I couldn't agree more.


----------



## johnny331 (May 29, 2007)

The difference in cost between sizes is nothin' compared to the cost of getting a 2nd container! 

I paid $30 to bump up from a 15yd to 20yd and should have gone even bigger. 

Among other things, you wont have to be worried about packing everything so nice and tight in there...


----------



## jiggyjack (Mar 30, 2007)

Check in your area but most Dumpster Companies will charge an arm and a leg if you throw paint in (It's considered Hazardous waste). Your best bet is to go to a local recycle place with the paint.

As far as size a 20Yrd should be more than big enough.


----------



## skymaster (Jun 6, 2007)

only cost me 100 bucks to go from 10 to 20. Here not cheap tho, with a break 460 bucks for 20


----------



## Ron6519 (Mar 28, 2007)

Get the biggest one they have. Better to over estimate if this is a mysterious calculation.
Ron


----------



## markgreen222 (Jan 1, 2009)

*Dumpster Rental answers*

As far as sizes go, I would try going to www.domesticdumpsters.com.
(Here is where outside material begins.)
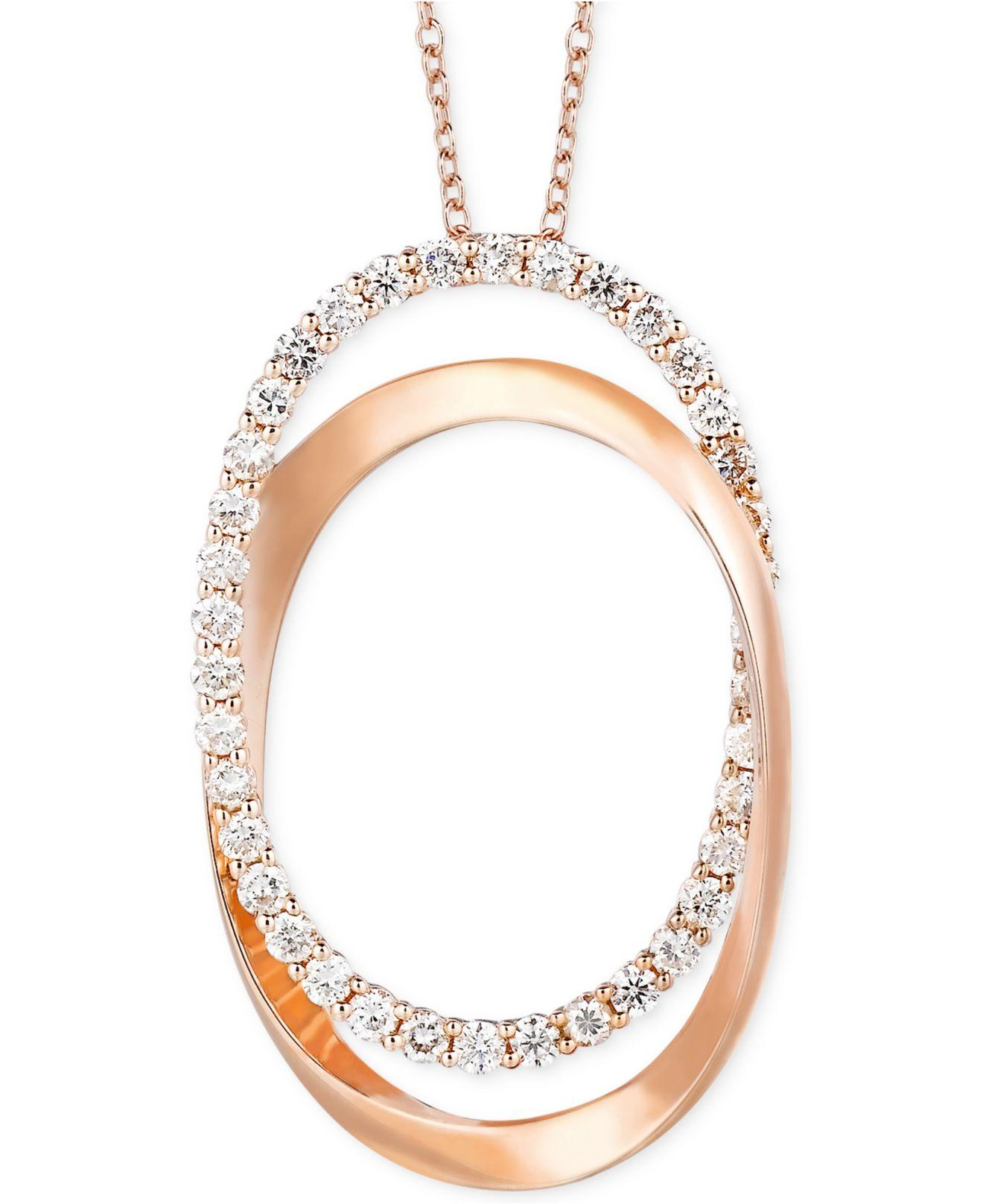 Le Vian Diamond Oval Pendant Necklace In 14k Rose Gold (5. Wired Necklace. Time Teller Watches. 14k Yellow Gold Bangle Bracelet. Engagement Bands. Triangular Necklace. White Gold Bar Pendant. Ankle Gps Tracker. Amazing Bracelet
They have a FAQ section that helps to select the correct dumpster size. Also, don't forget about getting a permit for the dumpster. Most municipalities require the homeowner to obtain a permit before the roll off container is delivered. DomesticDumpsters.com also has local permit applications available for download.

Good Luck.


----------



## stubborn1 (Oct 24, 2008)

You would be surprised how fast you can fill a 30 yard dumpster. I bought a 1800 sf cabin this summer and filled 1 1/2 30 yard dumpsters from the demolition of a small single car garage and general cleanup of the house. For me, the price difference between a 20 and 30 was $45. I was also allowed more tonnage in the base rate.
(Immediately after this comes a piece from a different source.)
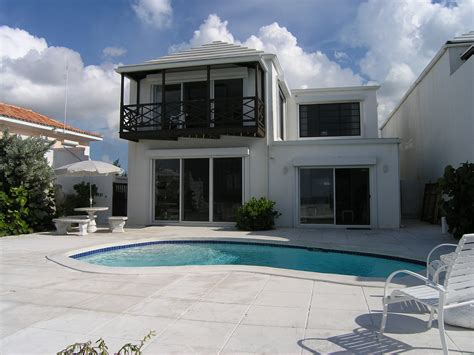 bahamas house rentals caprice house rental bahamas real estate homes condos realty for sale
If you find you have extra room, offer up the extra space to the neighbors.


----------



## dumpster123 (May 13, 2011)

hey i am very late to answer this question but idea is not old anyway.
yes should be try 30 dumpster i think.It is very good.
________________
Waste Companies


----------



## 95025 (Nov 14, 2010)

skymaster said:


> only cost me 100 bucks to go from 10 to 20. Here not cheap tho, with a break 460 bucks for 20


Holy buckets! Couple years ago (about the time this thread was started), when I was renovating a house I bought, we rented the biggest dumpster available for $180. The previous owner was a hoarder, so we filled it 3 times. I'm glad that "project" is in the past!


----------



## aluminum13 (May 12, 2011)

DrHicks said:


> Holy buckets! Couple years ago (about the time this thread was started), when I was renovating a house I bought, we rented the biggest dumpster available for $180. The previous owner was a hoarder, so we filled it 3 times. I'm glad that "project" is in the past!
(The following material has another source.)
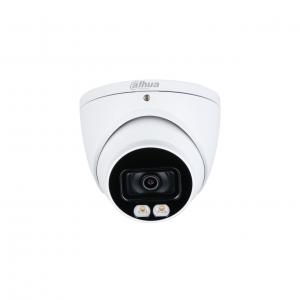300 hac hdw1239t a led - Kamera przemysłowa Dahua HAC-HDW1239T-A-LED-0360B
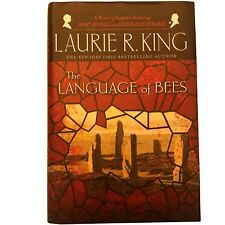 Signed, The Language of Bees, by Laurie R. King, FINE, TRUE FIRST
I work in the estate sale business. I did a hoarder project a few months back. He was a mechanic type - car engines, transmissions, plumbing parts, about 20 wooden doors (not for the house, just spare doors), wood, gross furniture, carpet, mowers, on and on and on. 

3 dumpsters worth. *Get good with an axe to make things smaller. That extra labor is worth saving on dump costs.*

If there is metal, don't forget the metal yard. Made $1700 in metal alone - half from steel (heavy...) the rest from copper and brass (wire and pipes), lead, and stainless steel. 

Found this, too:


----------



## 95025 (Nov 14, 2010)

Geez, now I have to be seriously POd at you! 

Is that a CB360? I had one exactly like that - except orange - that I rode in college. Bullet-proof. And they're now worth big bucks, because they're "vintage."


Gaahhhhh!!! All I found in the hoarder house I bought was a lot of crap! :laughing:


----------



## aluminum13 (May 12, 2011)

DrHicks said:


> Geez, now I have to be seriously POd at you!
> 
> Is that a CB360? I had one exactly like that - except orange - that I rode in college. Bullet-proof. And they're now worth big bucks, because they're "vintage."
> 
> ...


Haha trust me I see a lot of stuff that just shouldn't exist. Seriously, what I've learned from working all these estate sales - all that extra junk you keep because you think it will make your life better somehow but it just holds you down. Sell it or throw it away.

Is a 360 - I saw the orange ones when I researched it, nice looking bikes. I considered it for myself, but this one had a gas tank full of varnish and didn't have a title. Someone 'outbid' me and bought it for parts.

Sorry if this is all too tangential...but yes, the big dumpster is the better value.


----------